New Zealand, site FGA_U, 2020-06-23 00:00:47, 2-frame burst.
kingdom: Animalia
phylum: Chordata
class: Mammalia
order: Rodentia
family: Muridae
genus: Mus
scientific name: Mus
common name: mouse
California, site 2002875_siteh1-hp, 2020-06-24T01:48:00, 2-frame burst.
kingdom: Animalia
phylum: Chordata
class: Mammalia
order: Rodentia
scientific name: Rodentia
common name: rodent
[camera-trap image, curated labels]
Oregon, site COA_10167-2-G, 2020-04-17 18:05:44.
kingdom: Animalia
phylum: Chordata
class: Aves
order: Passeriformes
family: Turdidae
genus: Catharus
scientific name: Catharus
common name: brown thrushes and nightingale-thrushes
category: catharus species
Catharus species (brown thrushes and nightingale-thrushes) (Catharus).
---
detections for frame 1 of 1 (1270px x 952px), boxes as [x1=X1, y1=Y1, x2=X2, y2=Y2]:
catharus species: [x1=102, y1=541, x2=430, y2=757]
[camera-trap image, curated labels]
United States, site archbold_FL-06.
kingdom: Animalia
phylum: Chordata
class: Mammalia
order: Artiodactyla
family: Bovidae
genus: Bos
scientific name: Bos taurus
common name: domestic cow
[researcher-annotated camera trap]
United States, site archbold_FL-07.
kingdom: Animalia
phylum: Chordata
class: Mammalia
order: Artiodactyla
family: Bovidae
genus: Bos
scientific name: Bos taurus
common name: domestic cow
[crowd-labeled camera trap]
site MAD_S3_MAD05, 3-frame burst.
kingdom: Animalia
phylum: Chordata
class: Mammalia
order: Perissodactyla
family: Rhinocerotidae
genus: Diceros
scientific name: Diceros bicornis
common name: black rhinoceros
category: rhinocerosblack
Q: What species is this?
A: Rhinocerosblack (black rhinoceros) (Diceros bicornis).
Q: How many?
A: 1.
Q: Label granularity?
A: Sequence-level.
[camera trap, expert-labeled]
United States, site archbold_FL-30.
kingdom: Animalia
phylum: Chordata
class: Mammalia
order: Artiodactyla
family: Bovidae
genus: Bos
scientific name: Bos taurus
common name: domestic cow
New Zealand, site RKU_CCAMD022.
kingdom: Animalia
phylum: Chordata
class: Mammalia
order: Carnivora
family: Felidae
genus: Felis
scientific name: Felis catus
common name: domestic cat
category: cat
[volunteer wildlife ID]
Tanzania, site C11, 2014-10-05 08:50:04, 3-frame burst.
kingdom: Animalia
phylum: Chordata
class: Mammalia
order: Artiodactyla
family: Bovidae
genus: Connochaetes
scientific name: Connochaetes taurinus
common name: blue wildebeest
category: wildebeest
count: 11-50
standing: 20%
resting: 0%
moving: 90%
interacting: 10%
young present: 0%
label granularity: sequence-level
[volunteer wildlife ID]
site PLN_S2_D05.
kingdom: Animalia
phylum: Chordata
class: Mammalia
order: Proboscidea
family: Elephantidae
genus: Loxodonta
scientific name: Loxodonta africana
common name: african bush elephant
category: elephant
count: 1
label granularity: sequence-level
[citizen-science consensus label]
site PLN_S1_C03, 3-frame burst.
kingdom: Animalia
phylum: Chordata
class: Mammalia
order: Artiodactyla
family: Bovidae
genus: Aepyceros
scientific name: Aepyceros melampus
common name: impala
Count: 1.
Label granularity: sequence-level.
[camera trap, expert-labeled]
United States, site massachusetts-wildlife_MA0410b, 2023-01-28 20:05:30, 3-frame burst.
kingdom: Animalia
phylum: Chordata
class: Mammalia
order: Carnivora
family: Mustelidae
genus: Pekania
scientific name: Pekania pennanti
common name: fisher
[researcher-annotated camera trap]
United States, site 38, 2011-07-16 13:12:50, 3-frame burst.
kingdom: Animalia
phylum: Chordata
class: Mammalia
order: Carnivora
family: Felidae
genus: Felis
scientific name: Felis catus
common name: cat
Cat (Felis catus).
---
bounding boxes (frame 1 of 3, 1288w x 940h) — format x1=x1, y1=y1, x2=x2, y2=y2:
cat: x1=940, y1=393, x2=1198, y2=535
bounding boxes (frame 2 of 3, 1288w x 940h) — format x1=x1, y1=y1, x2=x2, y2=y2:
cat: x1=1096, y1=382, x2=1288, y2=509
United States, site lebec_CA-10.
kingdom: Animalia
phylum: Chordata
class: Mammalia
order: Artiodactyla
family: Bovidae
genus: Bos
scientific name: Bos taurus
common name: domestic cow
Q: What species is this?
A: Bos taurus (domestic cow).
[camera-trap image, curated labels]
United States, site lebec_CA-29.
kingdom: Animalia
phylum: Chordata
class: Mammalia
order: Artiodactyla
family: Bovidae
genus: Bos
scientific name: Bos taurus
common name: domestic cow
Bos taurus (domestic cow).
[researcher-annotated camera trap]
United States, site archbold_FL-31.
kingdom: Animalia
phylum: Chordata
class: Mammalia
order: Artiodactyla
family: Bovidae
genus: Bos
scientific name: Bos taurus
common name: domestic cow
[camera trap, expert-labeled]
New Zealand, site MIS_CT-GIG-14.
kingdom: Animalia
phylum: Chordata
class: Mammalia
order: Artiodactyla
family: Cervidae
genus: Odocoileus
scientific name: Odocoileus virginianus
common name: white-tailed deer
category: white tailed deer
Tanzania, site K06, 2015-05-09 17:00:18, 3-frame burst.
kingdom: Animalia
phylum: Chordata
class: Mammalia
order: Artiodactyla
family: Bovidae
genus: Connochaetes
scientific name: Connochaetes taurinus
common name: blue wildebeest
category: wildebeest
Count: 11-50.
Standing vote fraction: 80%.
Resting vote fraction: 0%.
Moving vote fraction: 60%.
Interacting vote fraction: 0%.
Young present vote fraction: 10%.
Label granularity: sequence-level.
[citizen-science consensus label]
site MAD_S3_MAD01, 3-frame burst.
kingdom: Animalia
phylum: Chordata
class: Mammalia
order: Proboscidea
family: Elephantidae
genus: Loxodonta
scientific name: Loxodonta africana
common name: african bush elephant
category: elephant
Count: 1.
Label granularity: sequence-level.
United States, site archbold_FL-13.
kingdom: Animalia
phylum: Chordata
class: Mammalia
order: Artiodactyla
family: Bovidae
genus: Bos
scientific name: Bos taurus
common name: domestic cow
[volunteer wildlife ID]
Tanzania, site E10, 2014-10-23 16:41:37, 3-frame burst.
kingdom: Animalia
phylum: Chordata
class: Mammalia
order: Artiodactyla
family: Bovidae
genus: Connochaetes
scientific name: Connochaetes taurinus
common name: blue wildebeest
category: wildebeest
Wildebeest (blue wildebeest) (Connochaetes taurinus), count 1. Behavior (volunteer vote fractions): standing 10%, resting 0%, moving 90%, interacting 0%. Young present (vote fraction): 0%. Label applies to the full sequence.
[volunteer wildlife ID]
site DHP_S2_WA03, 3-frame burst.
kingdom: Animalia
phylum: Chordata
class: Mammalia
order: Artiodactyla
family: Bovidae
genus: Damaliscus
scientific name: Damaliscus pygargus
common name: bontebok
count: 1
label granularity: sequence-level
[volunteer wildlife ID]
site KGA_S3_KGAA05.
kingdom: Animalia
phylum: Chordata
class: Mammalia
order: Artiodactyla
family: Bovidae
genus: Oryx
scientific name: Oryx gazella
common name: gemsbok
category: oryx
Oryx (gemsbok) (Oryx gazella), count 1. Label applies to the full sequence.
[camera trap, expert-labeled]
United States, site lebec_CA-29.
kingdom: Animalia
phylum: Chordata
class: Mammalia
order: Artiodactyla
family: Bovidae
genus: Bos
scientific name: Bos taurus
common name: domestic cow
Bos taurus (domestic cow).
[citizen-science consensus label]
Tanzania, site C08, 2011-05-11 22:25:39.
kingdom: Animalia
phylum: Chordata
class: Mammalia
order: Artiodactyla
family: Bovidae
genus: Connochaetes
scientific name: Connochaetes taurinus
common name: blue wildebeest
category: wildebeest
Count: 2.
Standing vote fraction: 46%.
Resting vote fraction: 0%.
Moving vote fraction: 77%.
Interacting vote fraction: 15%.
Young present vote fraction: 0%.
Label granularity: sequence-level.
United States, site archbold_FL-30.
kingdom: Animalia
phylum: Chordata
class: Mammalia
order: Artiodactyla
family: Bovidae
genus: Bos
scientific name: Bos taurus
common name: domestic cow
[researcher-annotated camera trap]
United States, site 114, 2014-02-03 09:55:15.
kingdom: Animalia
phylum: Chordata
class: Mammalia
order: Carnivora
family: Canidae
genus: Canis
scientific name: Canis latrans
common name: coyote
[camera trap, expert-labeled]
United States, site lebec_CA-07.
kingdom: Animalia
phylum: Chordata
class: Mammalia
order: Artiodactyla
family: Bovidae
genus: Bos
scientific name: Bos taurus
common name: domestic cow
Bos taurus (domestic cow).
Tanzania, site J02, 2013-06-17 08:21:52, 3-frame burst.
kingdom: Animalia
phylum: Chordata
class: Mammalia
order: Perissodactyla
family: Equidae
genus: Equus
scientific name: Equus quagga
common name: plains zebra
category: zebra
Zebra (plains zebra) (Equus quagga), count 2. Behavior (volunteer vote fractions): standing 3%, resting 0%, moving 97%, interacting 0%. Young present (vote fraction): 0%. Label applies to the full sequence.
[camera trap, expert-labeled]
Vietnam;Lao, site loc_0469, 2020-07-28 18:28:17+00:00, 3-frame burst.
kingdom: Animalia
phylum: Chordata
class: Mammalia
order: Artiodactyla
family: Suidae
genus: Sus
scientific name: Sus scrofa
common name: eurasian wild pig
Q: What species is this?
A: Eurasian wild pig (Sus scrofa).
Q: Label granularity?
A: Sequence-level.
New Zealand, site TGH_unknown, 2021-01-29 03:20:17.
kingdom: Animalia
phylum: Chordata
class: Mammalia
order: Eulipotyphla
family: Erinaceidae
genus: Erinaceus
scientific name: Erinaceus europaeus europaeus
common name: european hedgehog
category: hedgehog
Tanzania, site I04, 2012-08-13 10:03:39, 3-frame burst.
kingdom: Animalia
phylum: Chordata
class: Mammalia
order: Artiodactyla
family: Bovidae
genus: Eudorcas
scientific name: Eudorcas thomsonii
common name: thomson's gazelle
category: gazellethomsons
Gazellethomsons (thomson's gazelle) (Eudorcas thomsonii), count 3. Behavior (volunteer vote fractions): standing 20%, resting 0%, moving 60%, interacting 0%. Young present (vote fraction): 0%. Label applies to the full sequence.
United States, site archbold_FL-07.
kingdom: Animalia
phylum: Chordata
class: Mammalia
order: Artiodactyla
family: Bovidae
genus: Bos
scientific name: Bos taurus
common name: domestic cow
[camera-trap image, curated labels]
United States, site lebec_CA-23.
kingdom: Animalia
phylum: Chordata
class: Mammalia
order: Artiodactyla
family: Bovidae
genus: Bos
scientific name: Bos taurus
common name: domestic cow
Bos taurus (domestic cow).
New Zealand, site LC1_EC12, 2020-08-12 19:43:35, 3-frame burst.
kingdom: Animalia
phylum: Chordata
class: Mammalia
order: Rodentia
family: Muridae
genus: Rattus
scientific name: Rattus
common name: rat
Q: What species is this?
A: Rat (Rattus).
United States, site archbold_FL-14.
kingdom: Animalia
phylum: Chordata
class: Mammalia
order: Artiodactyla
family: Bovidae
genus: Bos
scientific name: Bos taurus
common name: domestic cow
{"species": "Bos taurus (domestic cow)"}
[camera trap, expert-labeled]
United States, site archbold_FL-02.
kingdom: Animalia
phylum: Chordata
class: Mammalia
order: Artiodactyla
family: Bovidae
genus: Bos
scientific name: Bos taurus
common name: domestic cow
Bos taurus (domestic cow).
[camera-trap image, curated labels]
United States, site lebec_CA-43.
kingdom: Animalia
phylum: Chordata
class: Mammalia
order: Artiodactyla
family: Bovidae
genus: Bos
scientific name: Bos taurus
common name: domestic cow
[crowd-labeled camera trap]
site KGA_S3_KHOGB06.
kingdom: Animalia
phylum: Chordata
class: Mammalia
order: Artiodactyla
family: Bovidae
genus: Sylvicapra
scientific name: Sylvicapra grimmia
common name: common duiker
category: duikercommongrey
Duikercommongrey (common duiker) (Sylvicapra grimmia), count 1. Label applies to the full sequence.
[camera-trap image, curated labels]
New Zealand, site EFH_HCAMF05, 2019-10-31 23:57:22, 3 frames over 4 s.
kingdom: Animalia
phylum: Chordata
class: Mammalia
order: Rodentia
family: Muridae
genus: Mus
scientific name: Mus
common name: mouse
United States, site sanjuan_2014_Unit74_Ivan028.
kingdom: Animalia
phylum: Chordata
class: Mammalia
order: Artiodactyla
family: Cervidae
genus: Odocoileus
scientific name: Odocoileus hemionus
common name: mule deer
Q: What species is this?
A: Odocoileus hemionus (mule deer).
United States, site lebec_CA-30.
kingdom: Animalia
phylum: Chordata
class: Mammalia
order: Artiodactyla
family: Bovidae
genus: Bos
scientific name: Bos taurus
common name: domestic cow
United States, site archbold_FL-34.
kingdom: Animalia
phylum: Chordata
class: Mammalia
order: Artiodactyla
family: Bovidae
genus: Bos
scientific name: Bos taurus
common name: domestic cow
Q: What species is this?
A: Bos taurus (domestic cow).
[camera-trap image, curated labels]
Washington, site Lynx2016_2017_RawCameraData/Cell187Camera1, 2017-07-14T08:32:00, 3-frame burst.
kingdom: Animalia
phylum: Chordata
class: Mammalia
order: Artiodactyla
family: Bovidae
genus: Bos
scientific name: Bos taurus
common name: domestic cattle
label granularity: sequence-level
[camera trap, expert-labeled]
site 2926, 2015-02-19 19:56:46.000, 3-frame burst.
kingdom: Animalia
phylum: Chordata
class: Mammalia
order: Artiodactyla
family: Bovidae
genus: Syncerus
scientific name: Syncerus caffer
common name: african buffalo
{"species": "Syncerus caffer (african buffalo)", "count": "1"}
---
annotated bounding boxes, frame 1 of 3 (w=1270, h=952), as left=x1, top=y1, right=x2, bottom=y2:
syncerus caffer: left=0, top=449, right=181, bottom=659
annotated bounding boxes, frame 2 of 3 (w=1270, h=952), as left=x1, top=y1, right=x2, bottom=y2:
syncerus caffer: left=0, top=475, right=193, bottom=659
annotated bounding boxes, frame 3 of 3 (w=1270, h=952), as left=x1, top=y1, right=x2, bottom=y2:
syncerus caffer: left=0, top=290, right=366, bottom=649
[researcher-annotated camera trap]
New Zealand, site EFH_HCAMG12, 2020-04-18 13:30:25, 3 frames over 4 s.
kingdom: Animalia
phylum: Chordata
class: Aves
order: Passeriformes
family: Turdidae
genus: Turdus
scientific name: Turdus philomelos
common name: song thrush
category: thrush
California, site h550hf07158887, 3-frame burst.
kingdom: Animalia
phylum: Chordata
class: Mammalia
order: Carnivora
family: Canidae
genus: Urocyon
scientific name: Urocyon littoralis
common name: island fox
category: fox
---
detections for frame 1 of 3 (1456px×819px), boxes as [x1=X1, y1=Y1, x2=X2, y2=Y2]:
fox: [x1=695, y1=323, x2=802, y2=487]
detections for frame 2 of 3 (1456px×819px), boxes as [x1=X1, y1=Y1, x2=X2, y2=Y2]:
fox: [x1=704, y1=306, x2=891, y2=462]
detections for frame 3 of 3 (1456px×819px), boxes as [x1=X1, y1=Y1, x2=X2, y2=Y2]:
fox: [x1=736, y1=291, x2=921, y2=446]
*****
**Directions for this task**
Nothing but the lines from the one containing "scientific name: Syncerus caffer" to the last line of the listing above belongs in the answer; restate each word for word.

**Result of the exercise**
scientific name: Syncerus caffer
common name: african buffalo
{"species": "Syncerus caffer (african buffalo)", "count": "1"}
---
annotated bounding boxes, frame 1 of 3 (w=1270, h=952), as left=x1, top=y1, right=x2, bottom=y2:
syncerus caffer: left=0, top=449, right=181, bottom=659
annotated bounding boxes, frame 2 of 3 (w=1270, h=952), as left=x1, top=y1, right=x2, bottom=y2:
syncerus caffer: left=0, top=475, right=193, bottom=659
annotated bounding boxes, frame 3 of 3 (w=1270, h=952), as left=x1, top=y1, right=x2, bottom=y2:
syncerus caffer: left=0, top=290, right=366, bottom=649
[researcher-annotated camera trap]
New Zealand, site EFH_HCAMG12, 2020-04-18 13:30:25, 3 frames over 4 s.
kingdom: Animalia
phylum: Chordata
class: Aves
order: Passeriformes
family: Turdidae
genus: Turdus
scientific name: Turdus philomelos
common name: song thrush
category: thrush
California, site h550hf07158887, 3-frame burst.
kingdom: Animalia
phylum: Chordata
class: Mammalia
order: Carnivora
family: Canidae
genus: Urocyon
scientific name: Urocyon littoralis
common name: island fox
category: fox
---
detections for frame 1 of 3 (1456px×819px), boxes as [x1=X1, y1=Y1, x2=X2, y2=Y2]:
fox: [x1=695, y1=323, x2=802, y2=487]
detections for frame 2 of 3 (1456px×819px), boxes as [x1=X1, y1=Y1, x2=X2, y2=Y2]:
fox: [x1=704, y1=306, x2=891, y2=462]
detections for frame 3 of 3 (1456px×819px), boxes as [x1=X1, y1=Y1, x2=X2, y2=Y2]:
fox: [x1=736, y1=291, x2=921, y2=446]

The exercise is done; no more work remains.